| Available records |
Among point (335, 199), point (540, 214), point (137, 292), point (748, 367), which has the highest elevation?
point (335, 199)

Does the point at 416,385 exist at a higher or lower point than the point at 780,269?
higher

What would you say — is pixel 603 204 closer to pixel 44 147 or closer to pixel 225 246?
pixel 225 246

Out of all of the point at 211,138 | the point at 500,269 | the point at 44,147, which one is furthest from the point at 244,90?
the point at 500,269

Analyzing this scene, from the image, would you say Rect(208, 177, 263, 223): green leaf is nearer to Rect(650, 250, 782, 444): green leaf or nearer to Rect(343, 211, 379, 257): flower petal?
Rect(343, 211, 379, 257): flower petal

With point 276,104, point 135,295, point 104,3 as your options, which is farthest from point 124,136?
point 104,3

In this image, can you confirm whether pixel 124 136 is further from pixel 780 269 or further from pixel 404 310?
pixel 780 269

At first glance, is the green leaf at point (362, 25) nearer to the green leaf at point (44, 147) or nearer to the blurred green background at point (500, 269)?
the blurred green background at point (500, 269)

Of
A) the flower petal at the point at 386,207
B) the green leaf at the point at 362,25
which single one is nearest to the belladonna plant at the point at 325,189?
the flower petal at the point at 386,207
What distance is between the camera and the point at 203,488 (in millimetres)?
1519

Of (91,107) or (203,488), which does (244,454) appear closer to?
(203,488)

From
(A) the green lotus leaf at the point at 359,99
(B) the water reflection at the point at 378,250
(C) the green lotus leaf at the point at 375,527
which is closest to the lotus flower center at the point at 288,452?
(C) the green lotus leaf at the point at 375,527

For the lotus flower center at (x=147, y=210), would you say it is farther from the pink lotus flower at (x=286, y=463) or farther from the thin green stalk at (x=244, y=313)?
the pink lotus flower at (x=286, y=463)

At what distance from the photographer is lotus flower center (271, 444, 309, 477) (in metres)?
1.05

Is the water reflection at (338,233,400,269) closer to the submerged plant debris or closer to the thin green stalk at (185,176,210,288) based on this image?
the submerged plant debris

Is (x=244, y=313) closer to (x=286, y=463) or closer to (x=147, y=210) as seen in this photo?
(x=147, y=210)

| Task description |
Output the stretch from the line containing "Is the water" through the end of the lines as a two-column CSV with the headers "text" and "answer". Give one row for each line's text and its answer, with each value in its own double-quoted field and any line breaks replaced by spaces.

| Finished task |
text,answer
"Is the water reflection at (338,233,400,269) closer to the submerged plant debris or closer to the thin green stalk at (185,176,210,288) based on this image?","the submerged plant debris"
"Is (x=244, y=313) closer to (x=286, y=463) or closer to (x=147, y=210) as seen in this photo?","(x=147, y=210)"